Class MfccExtractor<T>
Extracts Mel-Frequency Cepstral Coefficients (MFCCs) from audio signals.
public class MfccExtractor<T> : AudioFeatureExtractorBase<T>, IAudioFeatureExtractor<T>
Type Parameters
TThe numeric type used for calculations.
- Inheritance
-
MfccExtractor<T>
- Implements
- Inherited Members
Remarks
MFCCs are a compact representation of the spectral envelope of an audio signal. They are widely used in speech recognition, speaker identification, and music analysis.
For Beginners: MFCCs capture the "shape" of the audio's frequency content, similar to how humans perceive sound. The process:
- Compute the Mel spectrogram (power spectrum on perceptual scale)
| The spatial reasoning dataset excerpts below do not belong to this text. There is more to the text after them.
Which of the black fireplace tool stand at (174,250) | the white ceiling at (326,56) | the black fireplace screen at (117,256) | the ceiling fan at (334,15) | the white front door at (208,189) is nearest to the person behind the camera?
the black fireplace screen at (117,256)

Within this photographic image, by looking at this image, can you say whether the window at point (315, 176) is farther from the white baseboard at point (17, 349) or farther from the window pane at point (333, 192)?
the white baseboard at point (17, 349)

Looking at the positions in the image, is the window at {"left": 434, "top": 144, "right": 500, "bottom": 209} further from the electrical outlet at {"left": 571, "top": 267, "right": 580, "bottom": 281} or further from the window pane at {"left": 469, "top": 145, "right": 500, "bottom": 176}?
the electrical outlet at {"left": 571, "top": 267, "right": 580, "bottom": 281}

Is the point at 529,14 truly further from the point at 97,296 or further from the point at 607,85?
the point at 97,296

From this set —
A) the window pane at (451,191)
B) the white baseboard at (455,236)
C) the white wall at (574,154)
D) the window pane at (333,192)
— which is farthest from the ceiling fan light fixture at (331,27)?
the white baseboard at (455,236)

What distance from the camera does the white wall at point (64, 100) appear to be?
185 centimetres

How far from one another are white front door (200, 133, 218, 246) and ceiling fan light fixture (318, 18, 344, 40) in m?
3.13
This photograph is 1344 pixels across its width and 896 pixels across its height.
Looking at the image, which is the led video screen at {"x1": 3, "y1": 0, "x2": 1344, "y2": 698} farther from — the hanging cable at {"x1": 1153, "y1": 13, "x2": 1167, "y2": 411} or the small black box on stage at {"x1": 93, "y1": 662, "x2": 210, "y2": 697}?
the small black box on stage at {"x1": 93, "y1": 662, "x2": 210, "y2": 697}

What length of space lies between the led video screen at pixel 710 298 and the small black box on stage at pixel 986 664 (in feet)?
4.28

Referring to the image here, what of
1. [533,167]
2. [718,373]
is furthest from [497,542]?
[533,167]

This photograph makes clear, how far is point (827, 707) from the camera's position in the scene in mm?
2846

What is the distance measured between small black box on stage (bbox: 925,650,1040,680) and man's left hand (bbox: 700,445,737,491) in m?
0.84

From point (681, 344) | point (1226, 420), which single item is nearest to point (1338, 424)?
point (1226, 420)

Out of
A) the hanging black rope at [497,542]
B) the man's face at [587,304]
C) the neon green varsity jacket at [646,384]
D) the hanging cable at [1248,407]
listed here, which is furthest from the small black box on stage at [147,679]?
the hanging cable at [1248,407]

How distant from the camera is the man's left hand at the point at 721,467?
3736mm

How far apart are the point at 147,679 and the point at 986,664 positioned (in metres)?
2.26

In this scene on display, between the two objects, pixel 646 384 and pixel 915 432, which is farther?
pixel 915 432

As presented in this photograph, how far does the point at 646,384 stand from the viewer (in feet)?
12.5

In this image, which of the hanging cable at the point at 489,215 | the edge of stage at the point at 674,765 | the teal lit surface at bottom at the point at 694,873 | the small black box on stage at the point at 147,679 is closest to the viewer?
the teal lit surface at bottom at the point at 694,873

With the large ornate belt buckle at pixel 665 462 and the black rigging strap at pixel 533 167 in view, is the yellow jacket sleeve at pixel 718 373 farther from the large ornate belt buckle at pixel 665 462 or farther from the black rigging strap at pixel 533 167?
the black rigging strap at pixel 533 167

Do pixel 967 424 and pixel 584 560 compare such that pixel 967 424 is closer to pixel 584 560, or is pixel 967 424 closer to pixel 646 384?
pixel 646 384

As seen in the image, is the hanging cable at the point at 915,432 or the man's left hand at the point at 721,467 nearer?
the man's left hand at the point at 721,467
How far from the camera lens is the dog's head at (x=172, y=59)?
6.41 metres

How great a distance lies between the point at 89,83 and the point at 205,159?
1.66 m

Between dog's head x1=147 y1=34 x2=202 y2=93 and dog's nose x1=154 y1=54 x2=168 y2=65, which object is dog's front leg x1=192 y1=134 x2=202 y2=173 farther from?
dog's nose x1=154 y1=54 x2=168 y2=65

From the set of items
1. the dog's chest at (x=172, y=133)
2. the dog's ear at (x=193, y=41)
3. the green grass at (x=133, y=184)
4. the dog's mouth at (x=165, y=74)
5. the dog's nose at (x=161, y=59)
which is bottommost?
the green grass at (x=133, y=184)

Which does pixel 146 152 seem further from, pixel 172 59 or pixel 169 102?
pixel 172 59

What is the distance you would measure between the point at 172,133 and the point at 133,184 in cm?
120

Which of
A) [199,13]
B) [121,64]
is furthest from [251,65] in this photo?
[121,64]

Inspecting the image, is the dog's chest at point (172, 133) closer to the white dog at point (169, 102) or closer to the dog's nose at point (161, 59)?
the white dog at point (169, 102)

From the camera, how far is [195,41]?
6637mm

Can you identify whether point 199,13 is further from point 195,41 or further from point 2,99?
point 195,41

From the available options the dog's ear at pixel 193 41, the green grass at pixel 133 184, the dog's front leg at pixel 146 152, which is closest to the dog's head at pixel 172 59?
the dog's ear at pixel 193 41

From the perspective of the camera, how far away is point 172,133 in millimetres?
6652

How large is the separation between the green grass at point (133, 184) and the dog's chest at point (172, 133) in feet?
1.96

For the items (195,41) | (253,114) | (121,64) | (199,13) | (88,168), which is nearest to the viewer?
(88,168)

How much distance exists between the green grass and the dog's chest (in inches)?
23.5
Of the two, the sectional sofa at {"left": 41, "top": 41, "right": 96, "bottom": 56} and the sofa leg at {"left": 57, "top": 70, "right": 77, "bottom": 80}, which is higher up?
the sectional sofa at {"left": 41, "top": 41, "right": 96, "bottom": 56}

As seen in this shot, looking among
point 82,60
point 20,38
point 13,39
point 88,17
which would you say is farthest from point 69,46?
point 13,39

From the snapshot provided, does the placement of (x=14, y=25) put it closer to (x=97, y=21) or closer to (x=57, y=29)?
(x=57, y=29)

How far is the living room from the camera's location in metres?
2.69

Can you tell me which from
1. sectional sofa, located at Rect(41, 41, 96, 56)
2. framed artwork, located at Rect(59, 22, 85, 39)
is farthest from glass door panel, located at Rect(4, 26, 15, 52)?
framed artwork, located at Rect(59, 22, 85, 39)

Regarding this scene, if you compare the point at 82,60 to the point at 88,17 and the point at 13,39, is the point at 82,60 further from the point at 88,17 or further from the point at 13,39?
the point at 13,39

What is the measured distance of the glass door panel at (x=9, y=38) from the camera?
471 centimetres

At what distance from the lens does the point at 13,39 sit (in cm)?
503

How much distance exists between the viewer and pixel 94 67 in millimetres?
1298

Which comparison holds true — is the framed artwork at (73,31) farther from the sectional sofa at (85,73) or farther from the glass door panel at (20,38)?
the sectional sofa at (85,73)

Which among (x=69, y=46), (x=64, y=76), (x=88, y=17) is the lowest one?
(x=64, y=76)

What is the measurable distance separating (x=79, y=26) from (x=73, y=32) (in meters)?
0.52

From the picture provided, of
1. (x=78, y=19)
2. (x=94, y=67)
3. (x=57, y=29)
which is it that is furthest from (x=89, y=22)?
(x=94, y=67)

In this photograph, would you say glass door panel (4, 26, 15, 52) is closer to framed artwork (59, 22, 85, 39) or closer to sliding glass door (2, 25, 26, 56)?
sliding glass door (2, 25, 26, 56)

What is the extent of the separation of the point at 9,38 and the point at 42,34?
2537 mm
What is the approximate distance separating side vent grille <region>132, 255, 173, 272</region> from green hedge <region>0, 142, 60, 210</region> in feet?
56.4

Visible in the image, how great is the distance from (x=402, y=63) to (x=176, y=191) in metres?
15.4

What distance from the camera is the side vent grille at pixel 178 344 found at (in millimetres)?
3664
- Take the log (matches human loudness perception)
- Apply DCT (decorrelates and compresses the information)
- Keep only the first N coefficients (typically 13-40)
Why MFCCs work well for speech:
- They capture formant frequencies (vocal tract resonances)
- They're robust to background noise
- They compress audio information efficiently
Usage:
var mfcc = new MfccExtractor<float>(new MfccOptions { NumCoefficients = 13 });
var features = mfcc.Extract(audioTensor);
// features.Shape = [numFrames, 13]
Constructors
MfccExtractor(MfccOptions?)
Initializes a new MFCC extractor.
public MfccExtractor(MfccOptions? options = null)
Parameters
optionsMfccOptionsMFCC extraction options.
Properties
FeatureDimension
Gets the number of features produced per frame.
public override int FeatureDimension { get; }
Property Value
Name
Gets the name of this feature extractor.
public override string Name { get; }
Property Value
Methods
Extract(Tensor<T>)
Extracts features from an audio waveform.
public override Tensor<T> Extract(Tensor<T> audio)
Parameters
audioTensor<T>The audio waveform as a 1D tensor [samples].
Returns
- Tensor<T>
Features as a 2D tensor [frames, features].